* [THE TASK] Leave out all pictures while repeating the records exactly and completely.

*** DATA FOR PROCESSING ***

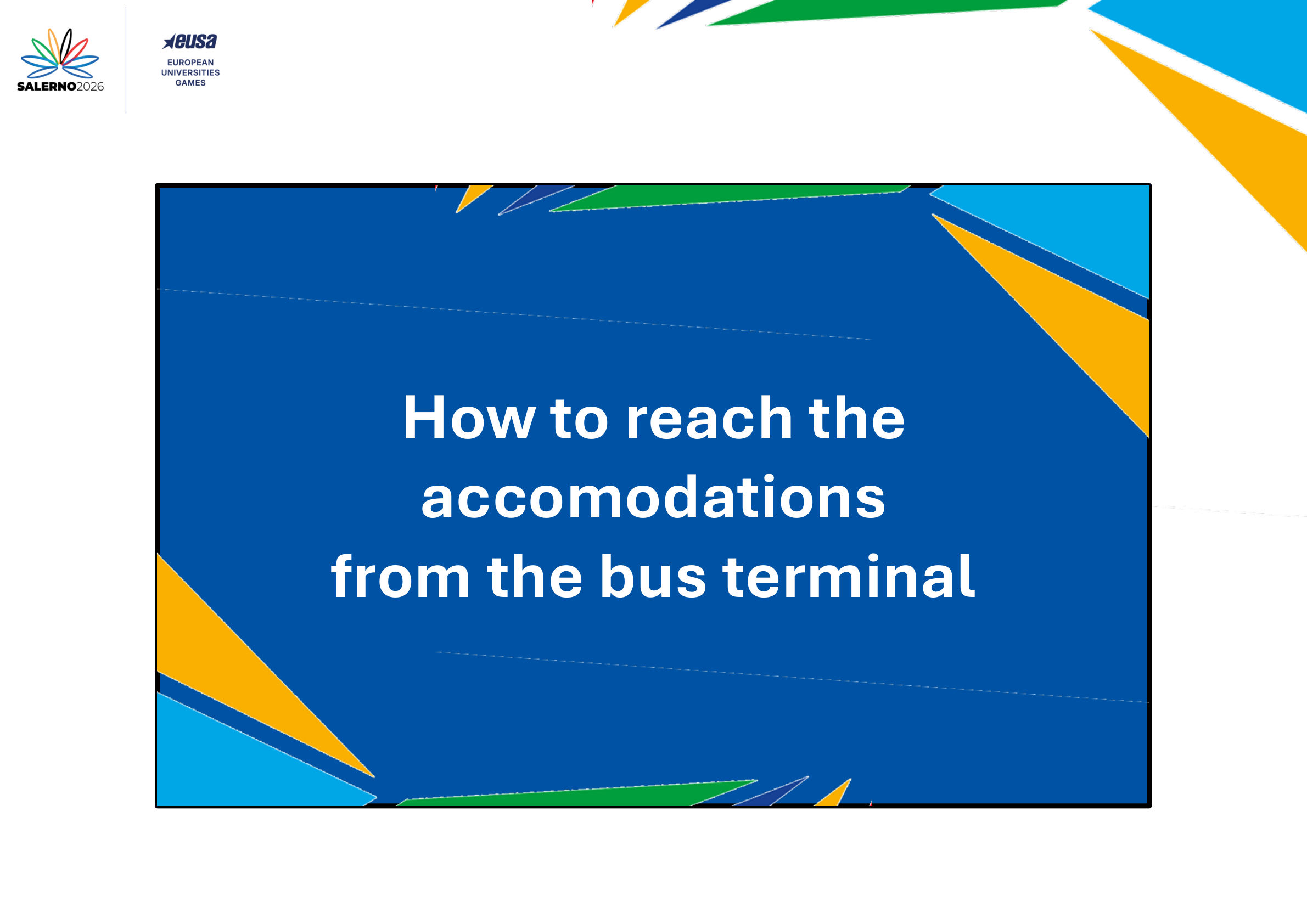 SALERNO2026

eusa
EUROPEAN UNIVERSITIES GAMES

How to reach the accomodations from the bus terminal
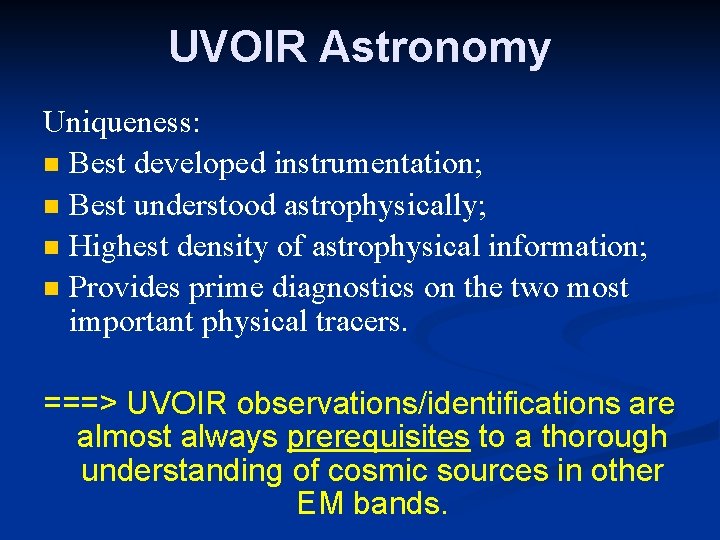 UVOIR Astronomy

Uniqueness:

- Best developed instrumentation;
- Best understood astrophysically;
- Highest density of astrophysical information;
- Provides prime diagnostics on the two most important physical tracers.

===> UVOIR observations/identifications are almost always prerequisites to a thorough understanding of cosmic sources in other EM bands.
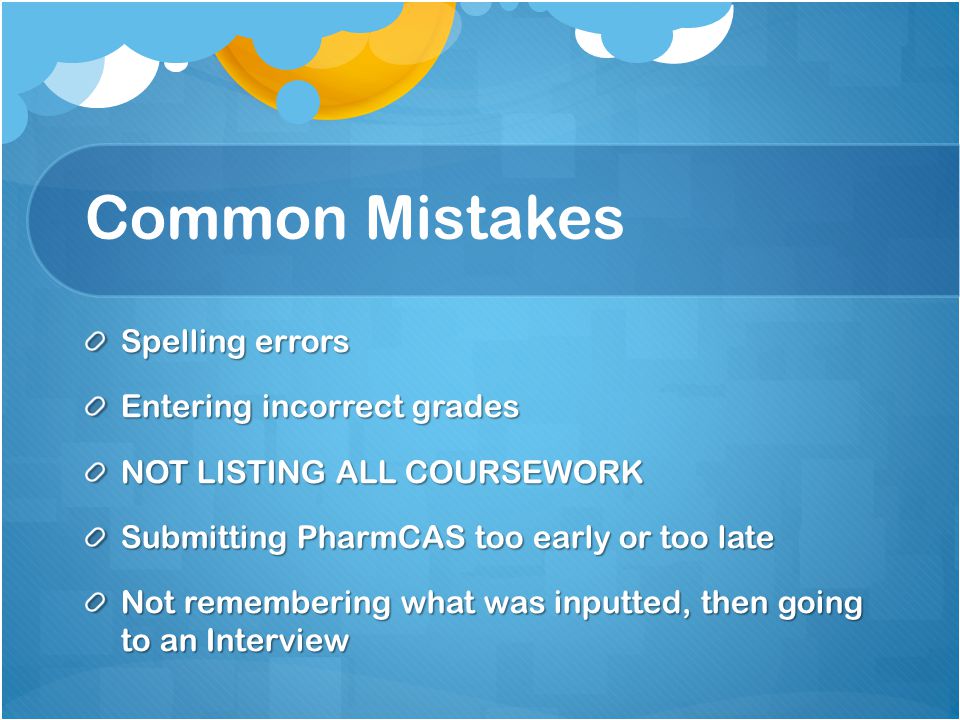 Common Mistakes

Spelling errors

Entering incorrect grades

NOT LISTING ALL COURSEWORK

Submitting PharmCAS too early or too late

Not remembering what was inputted, then going to an Interview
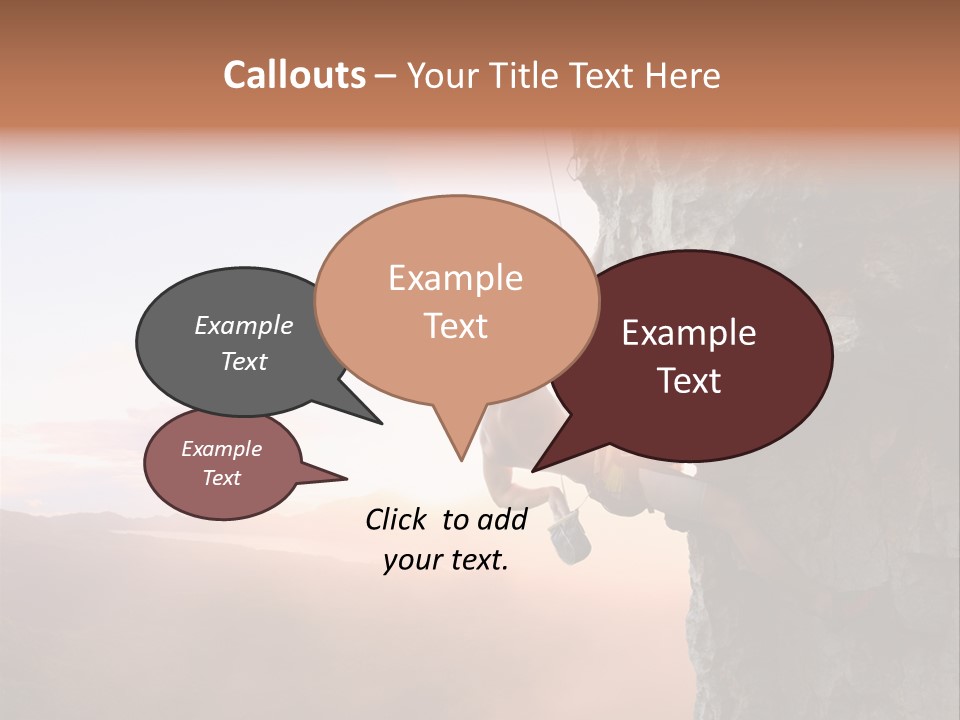 Callouts – Your Title Text Here

Example Text

Example Text

Example Text

Example Text

Click to add your text.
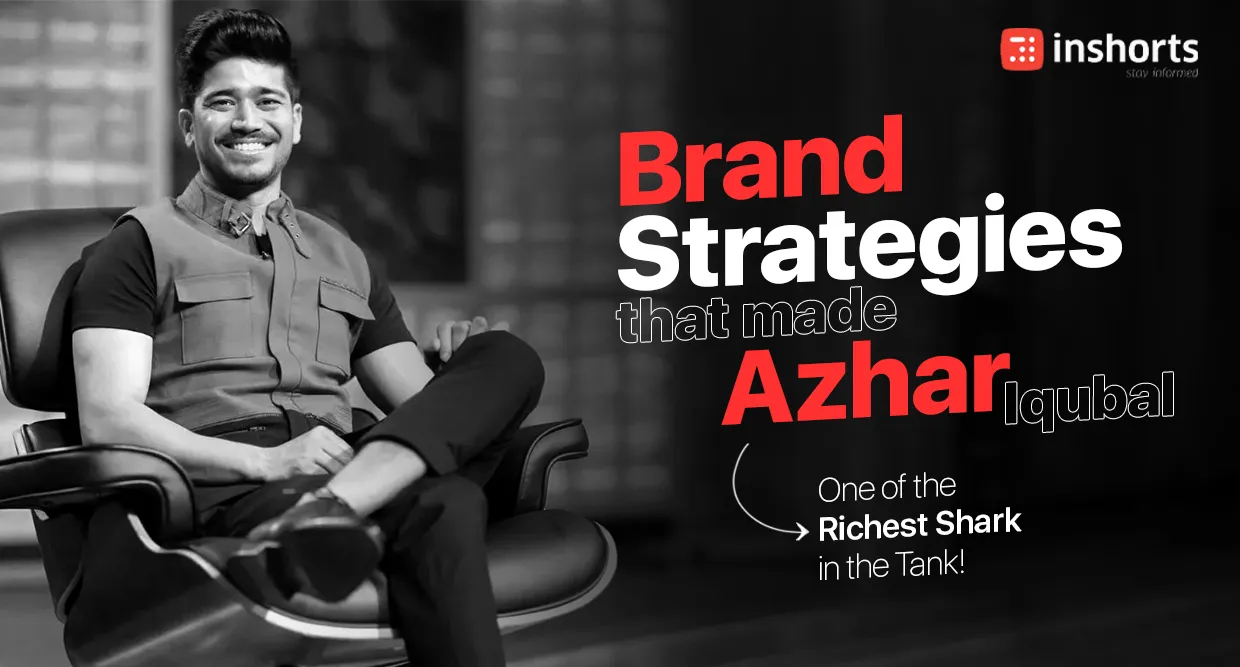 inshorts
stay informed

Brand Strategies that made Azhar Iqubal

One of the Richest Shark in the Tank!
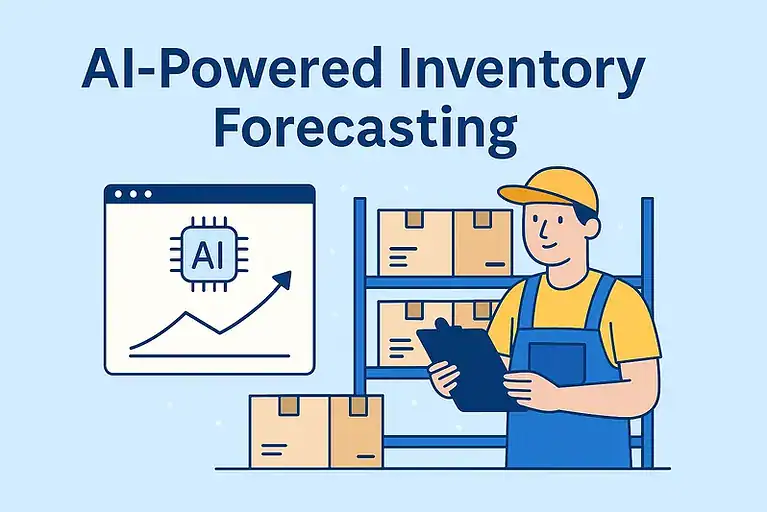 AI-Powered Inventory Forecasting

AI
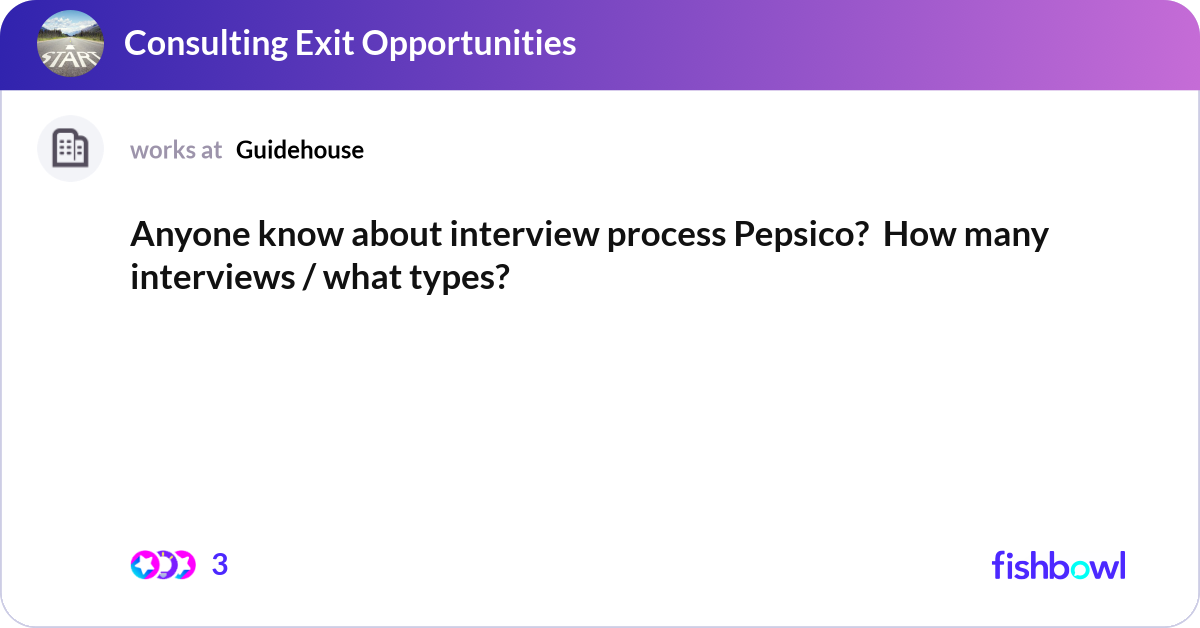 START

Consulting Exit Opportunities

works at Guidehouse

Anyone know about interview process Pepsico? How many interviews / what types?

3

fishbowl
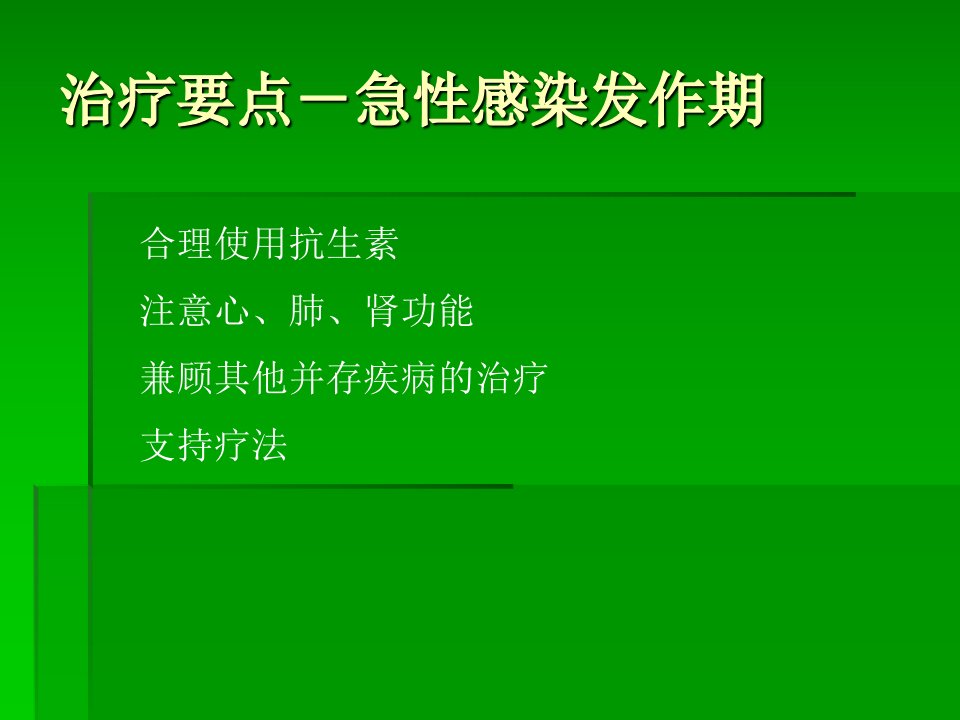 治疗要点－急性感染发作期

合理使用抗生素

注意心、肺、肾功能

兼顾其他并存疾病的治疗

支持疗法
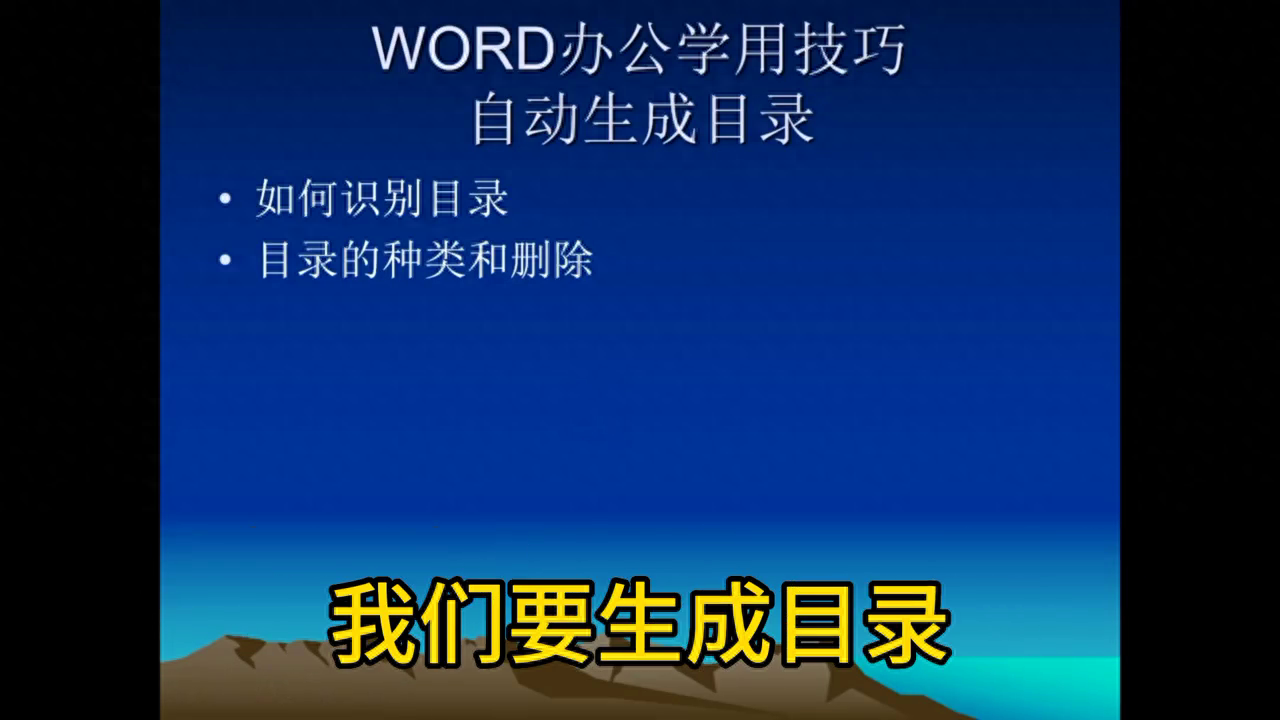 WORD办公学用技巧
自动生成目录

• 如何识别目录
• 目录的种类和删除

我们要生成目录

*** End of DATA FOR PROCESSING ***

* [WRITTEN RESPONSE]
 SALERNO2026

eusa
EUROPEAN UNIVERSITIES GAMES

How to reach the accomodations from the bus terminal
 UVOIR Astronomy

Uniqueness:

- Best developed instrumentation;
- Best understood astrophysically;
- Highest density of astrophysical information;
- Provides prime diagnostics on the two most important physical tracers.

===> UVOIR observations/identifications are almost always prerequisites to a thorough understanding of cosmic sources in other EM bands.
 Common Mistakes

Spelling errors

Entering incorrect grades

NOT LISTING ALL COURSEWORK

Submitting PharmCAS too early or too late

Not remembering what was inputted, then going to an Interview
 Callouts – Your Title Text Here

Example Text

Example Text

Example Text

Example Text

Click to add your text.
 inshorts
stay informed

Brand Strategies that made Azhar Iqubal

One of the Richest Shark in the Tank!
 AI-Powered Inventory Forecasting

AI
 START

Consulting Exit Opportunities

works at Guidehouse

Anyone know about interview process Pepsico? How many interviews / what types?

3

fishbowl
 治疗要点－急性感染发作期

合理使用抗生素

注意心、肺、肾功能

兼顾其他并存疾病的治疗

支持疗法
 WORD办公学用技巧
自动生成目录

• 如何识别目录
• 目录的种类和删除

我们要生成目录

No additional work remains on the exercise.